A l'entrée de la ville, malgré la largeur des avenues, les embouteillages de voitures neuves et de grosses cylindrées, commencent. Les voitures ont la conduite à droite alors que la circulation se fait aussi à droite. En 1962, un militaire de haut rang a décidé, du jour au lendemain, le changement du côté de la circulation. Mais, jusqu'à l'année dernière, l'importation de véhicule avec la conduite à gauche n'était pas autorisée. Nous sommes étonnés de constater que peu de vélos et de motos roulent dans la ville. Notre guide nous dit qu'ils ont été interdits dans le centre ville ce qui a fait le malheur des " rickshaw " et des " tuk-tuk " qui ont dû renoncer à leur travail. Des panneaux publicitaires géants vantent les bienfaits des produits cosmétiques, des boissons alcoolisées et des Smartphones.
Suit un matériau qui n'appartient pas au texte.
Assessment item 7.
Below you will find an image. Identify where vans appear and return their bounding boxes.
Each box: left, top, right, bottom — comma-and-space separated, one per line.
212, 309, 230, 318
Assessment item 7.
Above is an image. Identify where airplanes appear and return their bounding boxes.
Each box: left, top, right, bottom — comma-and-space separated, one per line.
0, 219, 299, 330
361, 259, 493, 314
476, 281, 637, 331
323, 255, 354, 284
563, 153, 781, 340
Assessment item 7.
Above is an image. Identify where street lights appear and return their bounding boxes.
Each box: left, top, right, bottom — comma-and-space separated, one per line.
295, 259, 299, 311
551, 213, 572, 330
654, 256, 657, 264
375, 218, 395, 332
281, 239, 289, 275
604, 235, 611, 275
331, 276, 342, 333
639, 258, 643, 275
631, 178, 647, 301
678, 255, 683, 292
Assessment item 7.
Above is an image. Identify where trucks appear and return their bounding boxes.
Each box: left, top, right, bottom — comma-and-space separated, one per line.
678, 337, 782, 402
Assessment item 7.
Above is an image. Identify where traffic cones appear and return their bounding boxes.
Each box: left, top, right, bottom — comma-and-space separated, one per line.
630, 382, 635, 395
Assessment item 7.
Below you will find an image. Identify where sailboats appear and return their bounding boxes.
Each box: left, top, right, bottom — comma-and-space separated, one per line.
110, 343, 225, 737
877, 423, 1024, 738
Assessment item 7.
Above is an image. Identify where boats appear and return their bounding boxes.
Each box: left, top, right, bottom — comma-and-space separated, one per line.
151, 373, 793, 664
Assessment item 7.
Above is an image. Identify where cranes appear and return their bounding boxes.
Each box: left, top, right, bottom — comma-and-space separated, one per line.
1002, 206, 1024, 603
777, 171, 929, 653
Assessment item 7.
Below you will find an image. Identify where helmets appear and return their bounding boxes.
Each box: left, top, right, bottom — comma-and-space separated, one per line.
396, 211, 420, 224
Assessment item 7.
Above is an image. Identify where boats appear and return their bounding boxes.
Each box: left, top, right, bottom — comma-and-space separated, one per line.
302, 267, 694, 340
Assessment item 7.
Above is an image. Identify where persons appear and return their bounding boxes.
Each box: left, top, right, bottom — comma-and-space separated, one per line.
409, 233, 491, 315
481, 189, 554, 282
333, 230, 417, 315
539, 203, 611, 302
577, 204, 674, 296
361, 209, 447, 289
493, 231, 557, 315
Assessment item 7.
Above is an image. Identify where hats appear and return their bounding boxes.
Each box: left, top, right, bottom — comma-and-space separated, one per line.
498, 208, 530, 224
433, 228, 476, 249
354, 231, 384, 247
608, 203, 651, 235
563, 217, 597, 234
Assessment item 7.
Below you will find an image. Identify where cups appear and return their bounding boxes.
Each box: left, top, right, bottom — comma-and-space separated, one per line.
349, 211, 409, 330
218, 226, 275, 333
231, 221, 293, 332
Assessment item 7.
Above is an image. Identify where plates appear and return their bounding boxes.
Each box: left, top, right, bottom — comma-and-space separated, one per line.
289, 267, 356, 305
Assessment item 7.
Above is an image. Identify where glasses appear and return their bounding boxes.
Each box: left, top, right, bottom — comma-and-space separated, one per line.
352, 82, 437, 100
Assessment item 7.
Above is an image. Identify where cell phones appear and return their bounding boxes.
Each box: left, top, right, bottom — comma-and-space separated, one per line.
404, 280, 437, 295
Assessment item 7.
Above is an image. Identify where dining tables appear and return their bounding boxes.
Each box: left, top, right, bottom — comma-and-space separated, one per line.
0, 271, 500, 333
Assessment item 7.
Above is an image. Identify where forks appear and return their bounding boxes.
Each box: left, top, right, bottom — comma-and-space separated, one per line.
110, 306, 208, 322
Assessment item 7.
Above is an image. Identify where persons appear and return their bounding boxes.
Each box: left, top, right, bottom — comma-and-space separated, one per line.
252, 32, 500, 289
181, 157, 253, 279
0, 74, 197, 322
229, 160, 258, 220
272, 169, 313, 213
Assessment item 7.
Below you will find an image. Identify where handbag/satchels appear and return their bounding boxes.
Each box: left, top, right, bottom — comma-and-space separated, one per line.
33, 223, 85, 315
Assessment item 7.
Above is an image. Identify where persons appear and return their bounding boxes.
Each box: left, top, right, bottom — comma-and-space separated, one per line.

D'anciens bâtiments coloniaux sont en restauration à côté de hauts immeubles modernes en verre. La société de consommation se développe sur le modèle de Singapour. Mais les boutiques traditionnelles résistent. Sur des trottoirs défoncés, les petits restaurants, les marchands de tissus, les commerçants de fruits et légumes, les ateliers d'artisans et les libraires de rue sont encore très nombreux. La quantité de marchandises proposées laisse supposer que la population du centre de Yangon ne manque de rien. Nous traverserons aussi un quartier où sont construites de très imposantes demeures à colonnades, entourées de hauts murs hérissés de rouleaux de fil de fer barbelé. « C'est le quartier des riches » précise notre guide. Il était difficile d'imaginer de telles fortunes dans cette ville.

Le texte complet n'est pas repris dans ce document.